Fexco now also operates dynamic currency conversion services, as does Australia’s Travelex and Switzerland’s Global Blue. So where does Monex fit into this new digital world?

Murphy says he’s not too concerned. He notes that Monex’s products interface with credit cards – and Visa and Mastercard are behind payment tools such as Apple Pay.

Never cashless

“Cash will be minimised, but it will always there for our lifetime,” Murphy says. Monex is now talking to credit card providers about giving customers the option to purchase in their own currency on contactless as well as contact payments.

Murphy says growth in 2016 will again be in the order of double digits, and he is still keen to expand Monex’s global footprint. So he’s not retiring his passport just yet: “There are lots of parts of the world we’re not in; every part of the world is a target.”

Monex is seeing increased demand for tokenisation and encryption services to facilitate secure online transactions both for merchants and their global customer base.

Cash will also drive growth as Monex looks to expand its ATM portfolio, which already includes some 68,000 machines.

But now that the company has hit the €100 million mark, what’s next? Could a sale be on the cards?

The 2012 sale of Fintrax (a Galway-based specialist financial services company also founded by a former Fexco executive, Gerry Barry) put the industry into the spotlight, and Monex was approached by interested buyers. In 2014, UK banking giant Lloyds was said to be in the frame for a 25 per cent stake.

“None of them fitted what we were looking for,” says Murphy. He adds that, with plenty of cash in its coffers, Monex is happy to go it alone for now. “Our end goal is to make us one of the biggest companies in the world.”

To do this, of course, further investment will likely be required, and a possible flotation could be on the cards at some point.
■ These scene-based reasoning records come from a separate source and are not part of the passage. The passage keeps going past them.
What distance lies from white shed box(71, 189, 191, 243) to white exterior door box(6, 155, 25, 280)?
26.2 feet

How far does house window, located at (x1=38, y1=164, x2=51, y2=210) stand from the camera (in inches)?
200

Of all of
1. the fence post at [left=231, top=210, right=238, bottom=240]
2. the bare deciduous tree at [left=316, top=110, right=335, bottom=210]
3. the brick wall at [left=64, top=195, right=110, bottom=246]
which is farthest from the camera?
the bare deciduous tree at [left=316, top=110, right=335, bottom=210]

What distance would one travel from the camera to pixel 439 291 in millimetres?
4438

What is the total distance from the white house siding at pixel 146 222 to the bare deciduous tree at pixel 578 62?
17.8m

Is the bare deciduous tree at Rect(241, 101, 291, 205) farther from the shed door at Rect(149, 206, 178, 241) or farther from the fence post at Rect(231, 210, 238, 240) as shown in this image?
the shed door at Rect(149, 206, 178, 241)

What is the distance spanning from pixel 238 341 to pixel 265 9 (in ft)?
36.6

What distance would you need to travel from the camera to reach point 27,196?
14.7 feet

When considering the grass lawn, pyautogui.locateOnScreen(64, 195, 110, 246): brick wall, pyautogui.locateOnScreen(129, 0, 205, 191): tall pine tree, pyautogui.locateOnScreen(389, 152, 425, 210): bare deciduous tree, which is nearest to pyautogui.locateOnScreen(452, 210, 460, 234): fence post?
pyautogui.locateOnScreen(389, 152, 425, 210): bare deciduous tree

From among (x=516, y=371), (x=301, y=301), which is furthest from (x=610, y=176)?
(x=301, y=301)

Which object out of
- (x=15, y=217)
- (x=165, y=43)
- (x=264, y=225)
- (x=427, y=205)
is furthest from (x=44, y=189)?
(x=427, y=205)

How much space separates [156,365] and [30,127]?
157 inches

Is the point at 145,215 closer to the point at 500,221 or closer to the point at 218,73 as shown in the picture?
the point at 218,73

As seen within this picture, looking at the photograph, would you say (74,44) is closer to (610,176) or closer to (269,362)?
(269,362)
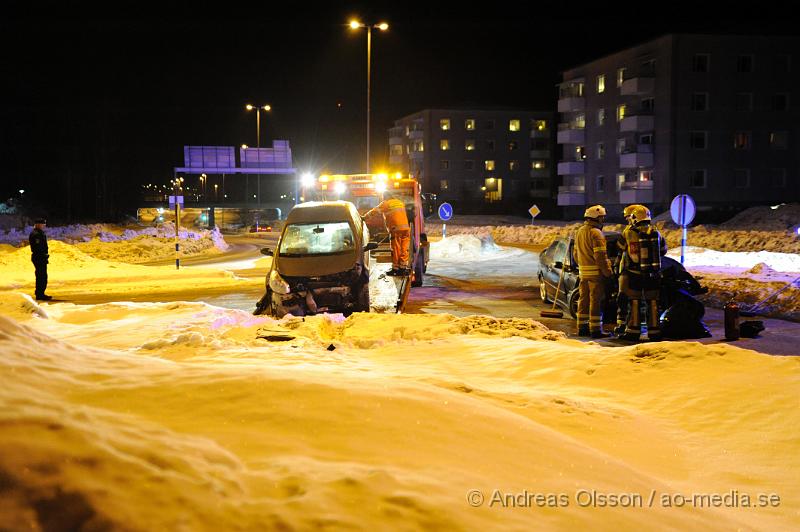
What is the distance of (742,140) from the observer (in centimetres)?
5378

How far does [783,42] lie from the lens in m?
53.2

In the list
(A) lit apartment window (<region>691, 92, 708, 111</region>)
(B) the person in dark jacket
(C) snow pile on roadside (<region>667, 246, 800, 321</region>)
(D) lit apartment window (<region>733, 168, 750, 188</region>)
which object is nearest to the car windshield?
(B) the person in dark jacket

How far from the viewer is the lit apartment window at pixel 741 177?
5391cm

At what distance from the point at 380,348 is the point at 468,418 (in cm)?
462

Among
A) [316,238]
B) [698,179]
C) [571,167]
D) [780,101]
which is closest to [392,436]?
[316,238]

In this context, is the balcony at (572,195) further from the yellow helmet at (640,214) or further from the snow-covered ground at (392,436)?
the snow-covered ground at (392,436)

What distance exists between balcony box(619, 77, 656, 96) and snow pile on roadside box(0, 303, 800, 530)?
50609 millimetres

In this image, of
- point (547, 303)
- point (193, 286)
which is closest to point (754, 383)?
point (547, 303)

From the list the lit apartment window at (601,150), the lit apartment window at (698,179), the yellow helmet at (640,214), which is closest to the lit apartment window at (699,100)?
the lit apartment window at (698,179)

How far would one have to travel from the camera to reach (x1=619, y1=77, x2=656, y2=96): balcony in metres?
55.1

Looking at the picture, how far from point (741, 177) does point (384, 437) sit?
55512 mm

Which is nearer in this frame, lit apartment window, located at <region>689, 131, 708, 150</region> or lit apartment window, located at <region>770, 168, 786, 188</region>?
lit apartment window, located at <region>689, 131, 708, 150</region>

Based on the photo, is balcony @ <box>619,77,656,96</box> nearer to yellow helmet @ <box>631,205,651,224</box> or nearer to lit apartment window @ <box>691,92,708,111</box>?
lit apartment window @ <box>691,92,708,111</box>

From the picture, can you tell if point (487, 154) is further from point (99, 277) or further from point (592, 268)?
point (592, 268)
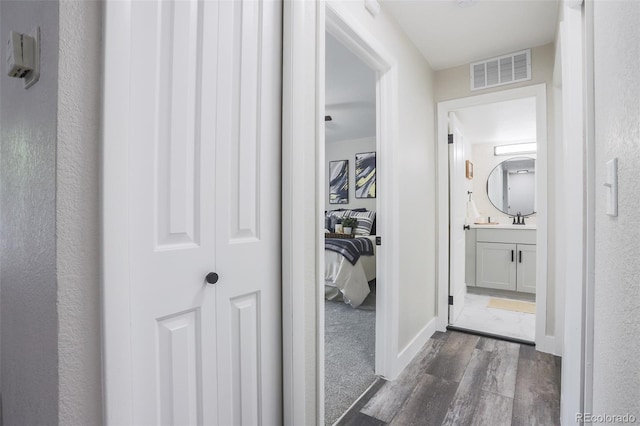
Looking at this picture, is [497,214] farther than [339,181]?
No

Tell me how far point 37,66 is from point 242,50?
57cm

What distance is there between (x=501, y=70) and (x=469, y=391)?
2.52 metres

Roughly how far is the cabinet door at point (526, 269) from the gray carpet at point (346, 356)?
80.3 inches

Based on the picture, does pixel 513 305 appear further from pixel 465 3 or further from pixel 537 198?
pixel 465 3

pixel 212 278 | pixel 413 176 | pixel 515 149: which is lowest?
pixel 212 278

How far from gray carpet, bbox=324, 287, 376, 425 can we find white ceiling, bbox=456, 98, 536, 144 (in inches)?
92.8

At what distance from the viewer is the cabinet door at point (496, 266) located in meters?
4.05

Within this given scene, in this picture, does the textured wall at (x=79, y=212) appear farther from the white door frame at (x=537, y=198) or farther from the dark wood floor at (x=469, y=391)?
the white door frame at (x=537, y=198)

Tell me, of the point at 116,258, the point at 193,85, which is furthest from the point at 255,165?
the point at 116,258

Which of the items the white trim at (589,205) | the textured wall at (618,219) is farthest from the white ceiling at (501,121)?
the textured wall at (618,219)

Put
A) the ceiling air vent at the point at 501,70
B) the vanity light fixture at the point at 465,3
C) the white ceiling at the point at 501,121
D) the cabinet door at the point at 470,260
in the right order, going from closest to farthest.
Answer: the vanity light fixture at the point at 465,3, the ceiling air vent at the point at 501,70, the white ceiling at the point at 501,121, the cabinet door at the point at 470,260

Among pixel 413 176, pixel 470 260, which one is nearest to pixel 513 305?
pixel 470 260

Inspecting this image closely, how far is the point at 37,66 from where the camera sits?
759mm

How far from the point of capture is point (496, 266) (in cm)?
415
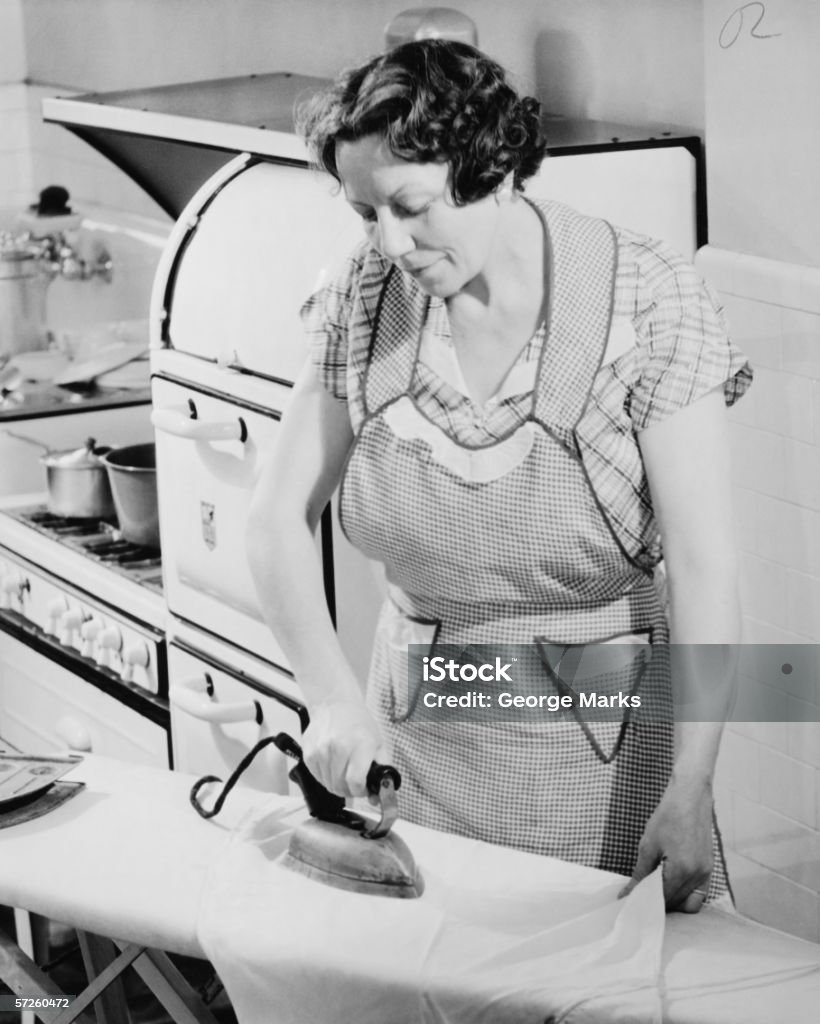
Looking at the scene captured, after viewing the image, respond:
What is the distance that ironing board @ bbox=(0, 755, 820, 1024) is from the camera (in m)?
1.63

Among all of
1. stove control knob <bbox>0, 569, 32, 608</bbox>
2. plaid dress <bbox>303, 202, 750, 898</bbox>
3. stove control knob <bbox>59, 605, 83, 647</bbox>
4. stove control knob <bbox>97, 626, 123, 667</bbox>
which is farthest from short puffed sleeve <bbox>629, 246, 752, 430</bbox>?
stove control knob <bbox>0, 569, 32, 608</bbox>

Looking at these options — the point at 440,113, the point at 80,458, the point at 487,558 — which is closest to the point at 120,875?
the point at 487,558

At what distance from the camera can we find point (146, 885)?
73.1 inches

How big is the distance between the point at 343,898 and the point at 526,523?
1.51 feet

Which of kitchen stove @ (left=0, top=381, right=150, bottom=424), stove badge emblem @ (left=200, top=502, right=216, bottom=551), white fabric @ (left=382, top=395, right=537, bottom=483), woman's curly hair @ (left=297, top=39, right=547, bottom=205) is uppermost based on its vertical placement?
woman's curly hair @ (left=297, top=39, right=547, bottom=205)

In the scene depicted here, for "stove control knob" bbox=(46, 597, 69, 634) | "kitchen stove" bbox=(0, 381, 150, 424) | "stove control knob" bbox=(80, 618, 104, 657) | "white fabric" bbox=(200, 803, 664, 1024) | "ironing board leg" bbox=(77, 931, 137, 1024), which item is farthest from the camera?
"kitchen stove" bbox=(0, 381, 150, 424)

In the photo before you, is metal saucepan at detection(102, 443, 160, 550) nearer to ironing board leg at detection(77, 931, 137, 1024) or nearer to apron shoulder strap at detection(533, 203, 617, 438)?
ironing board leg at detection(77, 931, 137, 1024)

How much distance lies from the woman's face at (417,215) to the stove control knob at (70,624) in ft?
6.09

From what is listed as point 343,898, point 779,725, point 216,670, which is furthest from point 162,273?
point 343,898

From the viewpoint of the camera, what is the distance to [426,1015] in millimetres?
1616

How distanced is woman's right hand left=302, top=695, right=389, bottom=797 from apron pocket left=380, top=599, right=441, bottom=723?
5.6 inches

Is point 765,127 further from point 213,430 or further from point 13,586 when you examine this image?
point 13,586

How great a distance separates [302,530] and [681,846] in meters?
0.63

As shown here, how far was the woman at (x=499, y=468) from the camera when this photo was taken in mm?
1756
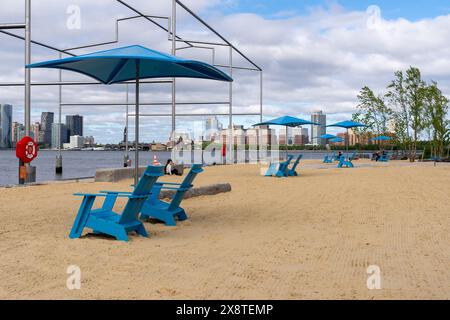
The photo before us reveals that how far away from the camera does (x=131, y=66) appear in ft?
21.9

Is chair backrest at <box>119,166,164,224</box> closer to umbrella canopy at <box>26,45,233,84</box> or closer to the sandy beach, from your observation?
the sandy beach

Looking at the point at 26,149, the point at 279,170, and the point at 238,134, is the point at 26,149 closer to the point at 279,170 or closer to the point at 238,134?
the point at 279,170

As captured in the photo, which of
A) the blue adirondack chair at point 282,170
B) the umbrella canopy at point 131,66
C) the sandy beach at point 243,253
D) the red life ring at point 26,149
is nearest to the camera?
the sandy beach at point 243,253

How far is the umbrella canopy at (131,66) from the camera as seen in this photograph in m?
5.66

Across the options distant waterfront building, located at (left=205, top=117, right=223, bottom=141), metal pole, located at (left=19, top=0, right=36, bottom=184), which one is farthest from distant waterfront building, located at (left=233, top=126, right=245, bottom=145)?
metal pole, located at (left=19, top=0, right=36, bottom=184)

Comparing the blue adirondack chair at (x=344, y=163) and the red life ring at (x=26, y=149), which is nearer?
the red life ring at (x=26, y=149)

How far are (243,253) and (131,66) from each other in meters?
3.15

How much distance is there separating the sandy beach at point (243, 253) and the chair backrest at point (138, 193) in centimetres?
24

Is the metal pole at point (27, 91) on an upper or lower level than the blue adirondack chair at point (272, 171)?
upper

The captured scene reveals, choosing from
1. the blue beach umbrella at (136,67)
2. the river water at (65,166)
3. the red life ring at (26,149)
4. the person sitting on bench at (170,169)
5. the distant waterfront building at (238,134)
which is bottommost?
the river water at (65,166)

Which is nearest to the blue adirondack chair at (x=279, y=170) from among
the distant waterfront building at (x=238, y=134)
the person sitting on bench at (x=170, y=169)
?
the person sitting on bench at (x=170, y=169)

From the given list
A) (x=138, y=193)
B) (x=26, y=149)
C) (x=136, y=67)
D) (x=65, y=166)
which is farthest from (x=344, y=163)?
(x=65, y=166)

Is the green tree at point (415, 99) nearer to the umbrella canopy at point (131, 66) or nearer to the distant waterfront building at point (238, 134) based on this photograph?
the distant waterfront building at point (238, 134)
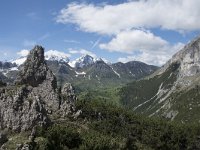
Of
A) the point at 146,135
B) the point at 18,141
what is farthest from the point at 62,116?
the point at 146,135

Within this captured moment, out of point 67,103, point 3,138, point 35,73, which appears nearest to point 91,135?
point 67,103

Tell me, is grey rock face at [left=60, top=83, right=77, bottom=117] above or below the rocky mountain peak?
below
“Going public has been considered,” concedes Murphy, “I’ve always had a hidden ambition to do something big. But at this point in time, we’re doing fine as we are.”

CV: Frank Murphy

Age: 54

Job: chief executive, Monex Financial Services

Home: Kerry

Family: Married to Dr Teresa McSweeney, a GP. They have two children.

Something about him you would expect: Murphy says remaining innovative and open to diversification is a key factor when building a global business. "Never be afraid to take a chance!"

Something about him that might surprise: When he's not suited and booted as Monex boss, Murphy is equally happy in his overalls and wellies down on Glen South Farm, which he and his wife took over in 2012. They now run the first robotic beef farm in Europe, with a herd of some 450 Angus, Hereford and mixed breed cattle.